Identity. To say it’s complicated is like saying that losing an arm might hurt a bit. Family is complex too, except that’s more like saying that lopping off your head might make filing your own taxes problematic.

For Davon Loeb, identity and family are the foundations that he stands on. Those foundations are teetering, lopsided, but also strong as tree trunks and thick as blood, and from them he has produced a remarkable book. As he says, “…this hole in my identity is the bottom of a landfill, and the bigger I build, the deeper and mightier it grows.”

This memoir, which I might call a “memoir in flash,” is an autopsy. It’s spirit surgery. It’s a peek through a crack in the wall at race in America and a fantasy lived through the eyes of a boy who just wants to belong. It’s what happens when incongruous worlds collide inside sweating flesh and a delicate mind. 

And yet, even though Davon’s story is so different from mine, the way he puts me inside his gawky kid body and throws me in the heart of thunderstorms and regresses me into a child just wanting to be loved and comforted, makes it all so familiar. 

Story by story, Loeb retraces the scars and scrapes of the past, making it feel all too fresh. He, as a young child, holds our hand and takes us back to the world that was so wide and full of possibility, and yet so haunting and hazardous. And even though it’s not always pretty—hell, sometimes it’s a living nightmare—we come out feeling, if not whole, at least a little more understood and understanding.

Though Loeb warns that “It becomes a problem when we narrate other peoples’ lives…” his book makes me feel that the narratives that so often divide and isolate us could become the sutures that heal us if we share in the way that he has, with so much raw honesty and broken-openness.

Source data ::

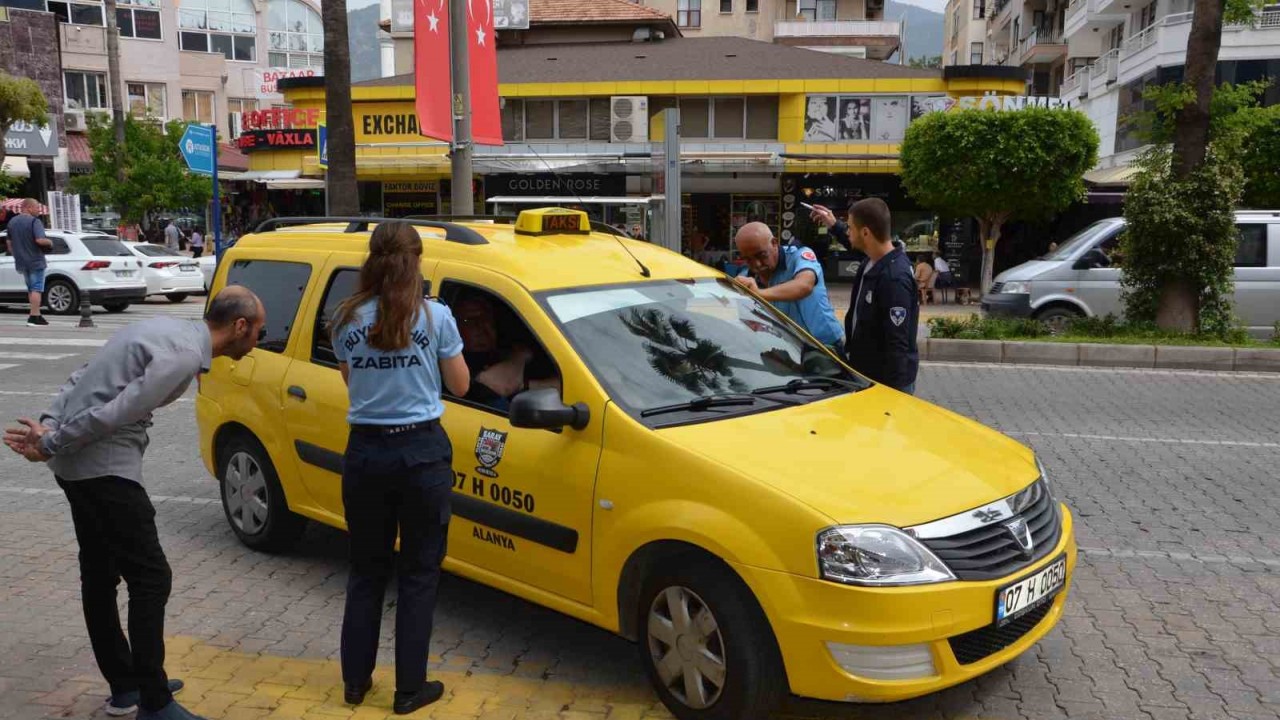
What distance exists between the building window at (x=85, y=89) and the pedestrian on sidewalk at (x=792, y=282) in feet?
166

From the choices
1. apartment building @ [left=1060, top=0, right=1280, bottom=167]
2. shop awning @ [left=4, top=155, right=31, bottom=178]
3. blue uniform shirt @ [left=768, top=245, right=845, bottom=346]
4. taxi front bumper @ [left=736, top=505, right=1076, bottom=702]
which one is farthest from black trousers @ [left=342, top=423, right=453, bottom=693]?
shop awning @ [left=4, top=155, right=31, bottom=178]

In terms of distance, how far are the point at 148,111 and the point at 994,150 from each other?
2981 cm

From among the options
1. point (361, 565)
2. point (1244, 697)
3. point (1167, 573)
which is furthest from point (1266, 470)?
point (361, 565)

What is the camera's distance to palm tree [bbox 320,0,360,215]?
16.1m

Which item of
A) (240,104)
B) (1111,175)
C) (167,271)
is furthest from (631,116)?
(240,104)

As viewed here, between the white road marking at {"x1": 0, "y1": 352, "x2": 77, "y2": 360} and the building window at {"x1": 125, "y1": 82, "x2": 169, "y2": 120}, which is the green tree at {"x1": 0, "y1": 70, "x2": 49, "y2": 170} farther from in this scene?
the building window at {"x1": 125, "y1": 82, "x2": 169, "y2": 120}

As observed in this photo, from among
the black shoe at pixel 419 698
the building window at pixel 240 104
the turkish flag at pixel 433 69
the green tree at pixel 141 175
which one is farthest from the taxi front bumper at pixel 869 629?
the building window at pixel 240 104

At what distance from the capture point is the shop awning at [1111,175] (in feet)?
89.6

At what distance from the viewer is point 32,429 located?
341 cm

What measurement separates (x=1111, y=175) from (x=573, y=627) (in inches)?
1132

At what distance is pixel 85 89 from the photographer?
1922 inches

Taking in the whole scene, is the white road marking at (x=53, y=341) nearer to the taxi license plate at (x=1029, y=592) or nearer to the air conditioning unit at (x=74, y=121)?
the taxi license plate at (x=1029, y=592)

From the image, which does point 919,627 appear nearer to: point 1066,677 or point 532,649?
point 1066,677

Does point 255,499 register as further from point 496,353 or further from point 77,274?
point 77,274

The problem :: Reproduce word for word the review of Davon Loeb's memoir shown above.

Result below ::
Identity. To say it’s complicated is like saying that losing an arm might hurt a bit. Family is complex too, except that’s more like saying that lopping off your head might make filing your own taxes problematic.

For Davon Loeb, identity and family are the foundations that he stands on. Those foundations are teetering, lopsided, but also strong as tree trunks and thick as blood, and from them he has produced a remarkable book. As he says, “…this hole in my identity is the bottom of a landfill, and the bigger I build, the deeper and mightier it grows.”

This memoir, which I might call a “memoir in flash,” is an autopsy. It’s spirit surgery. It’s a peek through a crack in the wall at race in America and a fantasy lived through the eyes of a boy who just wants to belong. It’s what happens when incongruous worlds collide inside sweating flesh and a delicate mind. 

And yet, even though Davon’s story is so different from mine, the way he puts me inside his gawky kid body and throws me in the heart of thunderstorms and regresses me into a child just wanting to be loved and comforted, makes it all so familiar. 

Story by story, Loeb retraces the scars and scrapes of the past, making it feel all too fresh. He, as a young child, holds our hand and takes us back to the world that was so wide and full of possibility, and yet so haunting and hazardous. And even though it’s not always pretty—hell, sometimes it’s a living nightmare—we come out feeling, if not whole, at least a little more understood and understanding.

Though Loeb warns that “It becomes a problem when we narrate other peoples’ lives…” his book makes me feel that the narratives that so often divide and isolate us could become the sutures that heal us if we share in the way that he has, with so much raw honesty and broken-openness.